#### Dataset entries
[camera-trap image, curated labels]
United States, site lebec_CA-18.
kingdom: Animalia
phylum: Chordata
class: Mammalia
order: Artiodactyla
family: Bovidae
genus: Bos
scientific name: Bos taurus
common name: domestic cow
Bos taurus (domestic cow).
########
#### Dataset entries
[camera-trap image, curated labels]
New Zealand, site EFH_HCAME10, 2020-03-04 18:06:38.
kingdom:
########
#### Dataset entries
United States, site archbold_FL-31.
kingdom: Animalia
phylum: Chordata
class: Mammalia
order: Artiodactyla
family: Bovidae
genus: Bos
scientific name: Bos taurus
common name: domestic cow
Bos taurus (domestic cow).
########
# Aim of the task:
Copy each line above that has the word "States".

# Solution:
United States, site lebec_CA-18.
United States, site archbold_FL-31.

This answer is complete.